95% of data – falls within two standard deviations from the mean.
99.7% of data – falls within three standard deviations from the mean.
The empirical rule gives us a shortcut to estimating how much of our data will be in a certain range of measured vales. It is especially useful when we only have the resources to measure a sample of the population. If we know the population data follows a normal distribution, we can leverage the empirical rule.
The Other Names of the Empirical Rule
The empirical rule also goes by two other names:
- The 68-95-99.7 Rule
- The Three Sigma Rule
The 68-95-99.7 naming convention comes directly from the percentages of data that will fall within their respective standard deviations, as shown in the image above. Memorizing this version of the rule name is very useful because we can recall the percentages immediately from it.
The three sigma rule naming convention is a result of the rule telling us how many standard deviations three different percentages of data fall within. Standard deviation is notated by the Greek lowercase sigma letter "σ". Therefore, we can call it the three sigma (standard deviation) rule.

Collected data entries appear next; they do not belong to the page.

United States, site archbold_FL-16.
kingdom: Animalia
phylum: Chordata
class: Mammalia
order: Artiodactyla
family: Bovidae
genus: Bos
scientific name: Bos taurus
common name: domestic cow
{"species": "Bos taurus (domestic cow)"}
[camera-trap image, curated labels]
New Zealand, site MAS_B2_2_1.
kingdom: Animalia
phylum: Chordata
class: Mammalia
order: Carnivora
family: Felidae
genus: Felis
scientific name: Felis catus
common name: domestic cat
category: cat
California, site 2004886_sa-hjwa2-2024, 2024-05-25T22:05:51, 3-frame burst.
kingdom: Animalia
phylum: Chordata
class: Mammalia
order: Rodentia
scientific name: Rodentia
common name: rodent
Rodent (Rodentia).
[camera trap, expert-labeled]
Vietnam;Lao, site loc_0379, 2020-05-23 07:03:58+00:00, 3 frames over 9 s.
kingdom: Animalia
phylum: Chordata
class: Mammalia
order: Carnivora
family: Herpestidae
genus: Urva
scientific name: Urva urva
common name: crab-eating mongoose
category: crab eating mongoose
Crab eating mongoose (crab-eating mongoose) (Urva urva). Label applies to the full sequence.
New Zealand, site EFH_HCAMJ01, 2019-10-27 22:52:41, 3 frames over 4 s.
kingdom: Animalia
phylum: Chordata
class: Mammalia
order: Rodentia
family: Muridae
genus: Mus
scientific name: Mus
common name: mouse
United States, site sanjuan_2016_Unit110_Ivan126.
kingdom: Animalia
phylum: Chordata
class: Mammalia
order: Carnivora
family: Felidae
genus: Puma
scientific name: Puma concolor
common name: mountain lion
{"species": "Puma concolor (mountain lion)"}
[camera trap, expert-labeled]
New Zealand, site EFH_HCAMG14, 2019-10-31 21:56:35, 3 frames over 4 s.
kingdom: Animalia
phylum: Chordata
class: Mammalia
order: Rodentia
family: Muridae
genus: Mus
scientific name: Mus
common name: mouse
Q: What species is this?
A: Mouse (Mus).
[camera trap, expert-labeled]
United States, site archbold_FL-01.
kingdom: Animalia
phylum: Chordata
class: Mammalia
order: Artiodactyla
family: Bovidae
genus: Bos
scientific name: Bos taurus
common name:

Why do we use the Empirical Rule?
There are two main situations where using the empirical rule is very useful. They are as follows.
- Testing if a distribution is normal.
If significantly less than 99.7% of the data falls within three standard deviations from the mean, it may not be a normal distribution. If it is not a normal distribution, then we may not use normal distribution shortcuts, including the empirical rule. - Forecasting what the data from the entire population may look like by using the data from a sample of the population.
This saves money and time. We do not have to measure the entire population (which could be millions or more of data points) to get basic metrics of it. We can approximate the population by using the sample mean and sample standard deviation. If the distribution of data is normal then the empirical rule will give us a good outline of the metrics for 99.7%, 95%, and 68% of the population.